Instructions to follow:
The following data is to be repeated exactly, its pictures excluded.
★ ★ ★ ★ ★
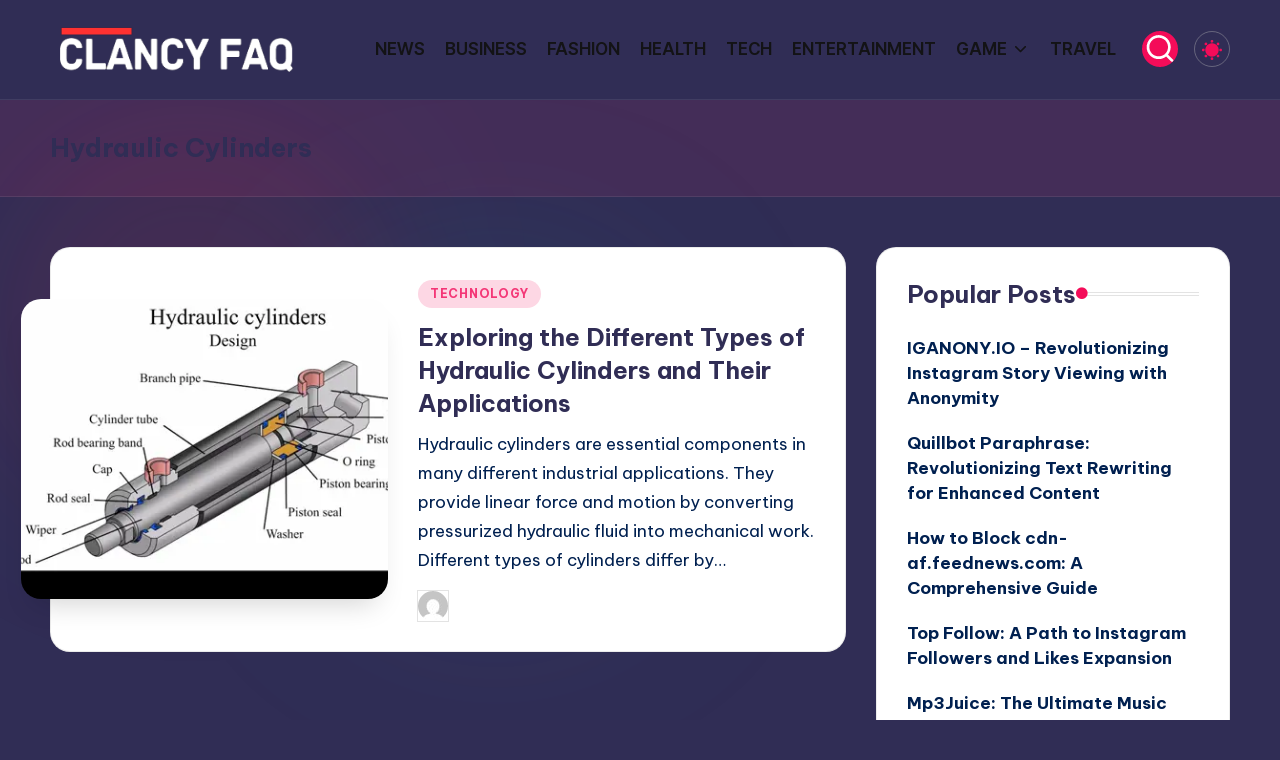

--- FILE ---
content_type: text/css
request_url: https://www.clancyfaq.com/wp-content/plugins/hester-core/assets/css/widgets.min.css?ver=1.0.9
body_size: 750
content:
.hester-core-custom-list-widget .hester-custom-list-widget-items {margin-top: 1.8rem;}.hester-core-custom-list-widget .hester-custom-list-widget-item {position: relative;display: -webkit-box;display: -ms-flexbox;display: flex;-ms-flex-wrap: nowrap;flex-wrap: nowrap;margin-top: 1.8rem;}.hester-core-custom-list-widget .hester-custom-list-widget-item .hester-widget-icon {width: 1.68rem;font-size: 1.8rem;margin-right: 1.2rem;position: relative;top: .4rem;}.hester-core-custom-list-widget .hester-custom-list-widget-item i, .hester-core-custom-list-widget .hester-custom-list-widget-item i.hester-icon {width: 1.68rem;font-size: 1.792rem;}.hester-core-custom-list-widget .hester-custom-list-widget-item svg, .hester-core-custom-list-widget .hester-custom-list-widget-item .hester-icon {margin-right: 1.2rem;position: relative;top: .48em;-ms-flex-item-align: start;align-self: flex-start;-ms-flex-negative: 0;flex-shrink: 0;}.hester-core-custom-list-widget .hester-custom-list-widget-item svg {fill: currentColor;height: auto;width: 1.792rem;}#secondary .hester-core-custom-list-widget .hester-custom-list-widget-item .hester-entry a:not(.hester-btn, :hover, :focus), .hester-core-custom-list-widget .hester-custom-list-widget-item .hester-entry a:not(.hester-btn, :hover, :focus) {color: inherit;}.hester-core-custom-list-widget .hester-custom-list-widget-item.hester-clw-sep {margin-bottom: 3.68rem;}.hester-core-custom-list-widget .hester-custom-list-widget-item.hester-clw-sep:after {content: '';position: absolute;bottom: -1.84rem;width: 100%;height: .1rem;background-color: var(--elementBorderColor, #eaeaea);}.hester-posts-list-widget {display: -webkit-box;display: -ms-flexbox;display: flex;margin-bottom: 2rem;-webkit-box-align: center;-ms-flex-align: center;align-items: center;}.hester-posts-list-widget:last-child {margin-bottom: 0;}.hester-posts-list-widget-thumb {position: relative;-webkit-box-flex: 0;-ms-flex: 0 0 auto;flex: 0 0 auto;z-index: 0;}.hester-posts-list-widget-thumb a {width: 100%;height: 100%;display: block;overflow: hidden;}.hester-posts-list-widget-thumb img {border-radius: .3rem;max-width: 7.5rem;object-fit: cover;}.hester-posts-list-widget-thumb .post-thumb-caption {position: absolute;top: -1.2rem;left: -1.2rem;width: 2.6rem;height: 2.6rem;line-height: 2.6rem;text-align: center;border-radius: 10rem;background-color: #222;color: #fff;font-size: 76%;margin: 0;letter-spacing: .05rem;}.hester-posts-list-widget-title {font-weight: 600;line-height: 1.5;}.hester-posts-list-widget-categories {margin-bottom: .6rem;}.hester-posts-list-widget-meta {margin-top: .6rem;}.hester-posts-list-widget-meta, .hester-posts-list-widget-categories {font-size: 1.3rem;line-height: 1.5;}.hester-posts-list-widget-categories svg, .hester-posts-list-widget-meta svg {height: 1.35rem;margin-right: .6rem;vertical-align: middle;display: inline-block;fill: currentColor;width: auto;}.hester-posts-list-widget-meta>span {padding-right: 1.6rem;}.hester-posts-list-widget-meta>span:last-child {padding-right: 0;}.hester-posts-list-widget-meta>span:last-child:after {display: none;}.hester-posts-list-widget-meta>span:after {content: '';height: 1.6rem;width: 1rem;background-color: currentColor;display: inline-block;position: relative;right: -8rem;top: -1rem;vertical-align: middle;}.hester-posts-list-widget-init-s1 .hester-posts-list-widget-thumb {margin-right: 1.8rem;width: 7.5rem;}.hester-posts-list-widget-init-s3 .hester-posts-list-widget, .hester-posts-list-widget-init-s2 .hester-posts-list-widget {justify-content: center;flex-wrap: wrap;text-align: center;}.hester-posts-list-widget-init-s3 .hester-posts-list-widget-thumb, .hester-posts-list-widget-init-s2 .hester-posts-list-widget-thumb {flex: 0 0 100%;}.hester-posts-list-widget-init-s2 .hester-posts-list-widget-thumb {margin-bottom: 1.8rem;}.hester-posts-list-widget-init-s3 .post-thumb-caption, .hester-posts-list-widget-init-s2 .post-thumb-caption {top: -1.3rem;left: -1.1rem;width: 3.2rem;height: 3.2rem;line-height: 3.2rem;font-size: 80%;}.hester-posts-list-widget-init-s3 .hester-posts-list-widget-thumb img, .hester-posts-list-widget-init-s2 .hester-posts-list-widget-thumb img {width: 100%;max-width: 100%;height: 35rem;}.hester-posts-list-widget-init-s3 .hester-posts-list-widget-details, .hester-posts-list-widget-init-s2 .hester-posts-list-widget-details {width: 100%;padding: 0 1.5rem;overflow: hidden;position: relative;}.hester-posts-list-widget-init-s3 .hester-posts-list-widget-meta .hester-posts-list-widget-date, .hester-posts-list-widget-init-s2 .hester-posts-list-widget-meta .hester-posts-list-widget-date {justify-content: center;}.hester-posts-list-widget-init-s3 .hester-posts-list-widget-thumb {margin-bottom: -4rem;}.hester-posts-list-widget-init-s3 .hester-posts-list-widget-details {margin: 0 auto;max-width: 92%;padding: 1.3rem 1.5rem 0;background-color: #fff;}@media (min-width: 37.5em) {.hester-posts-list-widget-init-s3 .hester-posts-list-widget-thumb img, .hester-posts-list-widget-init-s2 .hester-posts-list-widget-thumb img {height: 20rem;}}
★ ★ ★ ★ ★
Solved exercise:
--- FILE ---
content_type: text/css
request_url: https://www.clancyfaq.com/wp-content/plugins/hester-core/assets/css/widgets.min.css?ver=1.0.9
body_size: 750
content:
.hester-core-custom-list-widget .hester-custom-list-widget-items {margin-top: 1.8rem;}.hester-core-custom-list-widget .hester-custom-list-widget-item {position: relative;display: -webkit-box;display: -ms-flexbox;display: flex;-ms-flex-wrap: nowrap;flex-wrap: nowrap;margin-top: 1.8rem;}.hester-core-custom-list-widget .hester-custom-list-widget-item .hester-widget-icon {width: 1.68rem;font-size: 1.8rem;margin-right: 1.2rem;position: relative;top: .4rem;}.hester-core-custom-list-widget .hester-custom-list-widget-item i, .hester-core-custom-list-widget .hester-custom-list-widget-item i.hester-icon {width: 1.68rem;font-size: 1.792rem;}.hester-core-custom-list-widget .hester-custom-list-widget-item svg, .hester-core-custom-list-widget .hester-custom-list-widget-item .hester-icon {margin-right: 1.2rem;position: relative;top: .48em;-ms-flex-item-align: start;align-self: flex-start;-ms-flex-negative: 0;flex-shrink: 0;}.hester-core-custom-list-widget .hester-custom-list-widget-item svg {fill: currentColor;height: auto;width: 1.792rem;}#secondary .hester-core-custom-list-widget .hester-custom-list-widget-item .hester-entry a:not(.hester-btn, :hover, :focus), .hester-core-custom-list-widget .hester-custom-list-widget-item .hester-entry a:not(.hester-btn, :hover, :focus) {color: inherit;}.hester-core-custom-list-widget .hester-custom-list-widget-item.hester-clw-sep {margin-bottom: 3.68rem;}.hester-core-custom-list-widget .hester-custom-list-widget-item.hester-clw-sep:after {content: '';position: absolute;bottom: -1.84rem;width: 100%;height: .1rem;background-color: var(--elementBorderColor, #eaeaea);}.hester-posts-list-widget {display: -webkit-box;display: -ms-flexbox;display: flex;margin-bottom: 2rem;-webkit-box-align: center;-ms-flex-align: center;align-items: center;}.hester-posts-list-widget:last-child {margin-bottom: 0;}.hester-posts-list-widget-thumb {position: relative;-webkit-box-flex: 0;-ms-flex: 0 0 auto;flex: 0 0 auto;z-index: 0;}.hester-posts-list-widget-thumb a {width: 100%;height: 100%;display: block;overflow: hidden;}.hester-posts-list-widget-thumb img {border-radius: .3rem;max-width: 7.5rem;object-fit: cover;}.hester-posts-list-widget-thumb .post-thumb-caption {position: absolute;top: -1.2rem;left: -1.2rem;width: 2.6rem;height: 2.6rem;line-height: 2.6rem;text-align: center;border-radius: 10rem;background-color: #222;color: #fff;font-size: 76%;margin: 0;letter-spacing: .05rem;}.hester-posts-list-widget-title {font-weight: 600;line-height: 1.5;}.hester-posts-list-widget-categories {margin-bottom: .6rem;}.hester-posts-list-widget-meta {margin-top: .6rem;}.hester-posts-list-widget-meta, .hester-posts-list-widget-categories {font-size: 1.3rem;line-height: 1.5;}.hester-posts-list-widget-categories svg, .hester-posts-list-widget-meta svg {height: 1.35rem;margin-right: .6rem;vertical-align: middle;display: inline-block;fill: currentColor;width: auto;}.hester-posts-list-widget-meta>span {padding-right: 1.6rem;}.hester-posts-list-widget-meta>span:last-child {padding-right: 0;}.hester-posts-list-widget-meta>span:last-child:after {display: none;}.hester-posts-list-widget-meta>span:after {content: '';height: 1.6rem;width: 1rem;background-color: currentColor;display: inline-block;position: relative;right: -8rem;top: -1rem;vertical-align: middle;}.hester-posts-list-widget-init-s1 .hester-posts-list-widget-thumb {margin-right: 1.8rem;width: 7.5rem;}.hester-posts-list-widget-init-s3 .hester-posts-list-widget, .hester-posts-list-widget-init-s2 .hester-posts-list-widget {justify-content: center;flex-wrap: wrap;text-align: center;}.hester-posts-list-widget-init-s3 .hester-posts-list-widget-thumb, .hester-posts-list-widget-init-s2 .hester-posts-list-widget-thumb {flex: 0 0 100%;}.hester-posts-list-widget-init-s2 .hester-posts-list-widget-thumb {margin-bottom: 1.8rem;}.hester-posts-list-widget-init-s3 .post-thumb-caption, .hester-posts-list-widget-init-s2 .post-thumb-caption {top: -1.3rem;left: -1.1rem;width: 3.2rem;height: 3.2rem;line-height: 3.2rem;font-size: 80%;}.hester-posts-list-widget-init-s3 .hester-posts-list-widget-thumb img, .hester-posts-list-widget-init-s2 .hester-posts-list-widget-thumb img {width: 100%;max-width: 100%;height: 35rem;}.hester-posts-list-widget-init-s3 .hester-posts-list-widget-details, .hester-posts-list-widget-init-s2 .hester-posts-list-widget-details {width: 100%;padding: 0 1.5rem;overflow: hidden;position: relative;}.hester-posts-list-widget-init-s3 .hester-posts-list-widget-meta .hester-posts-list-widget-date, .hester-posts-list-widget-init-s2 .hester-posts-list-widget-meta .hester-posts-list-widget-date {justify-content: center;}.hester-posts-list-widget-init-s3 .hester-posts-list-widget-thumb {margin-bottom: -4rem;}.hester-posts-list-widget-init-s3 .hester-posts-list-widget-details {margin: 0 auto;max-width: 92%;padding: 1.3rem 1.5rem 0;background-color: #fff;}@media (min-width: 37.5em) {.hester-posts-list-widget-init-s3 .hester-posts-list-widget-thumb img, .hester-posts-list-widget-init-s2 .hester-posts-list-widget-thumb img {height: 20rem;}}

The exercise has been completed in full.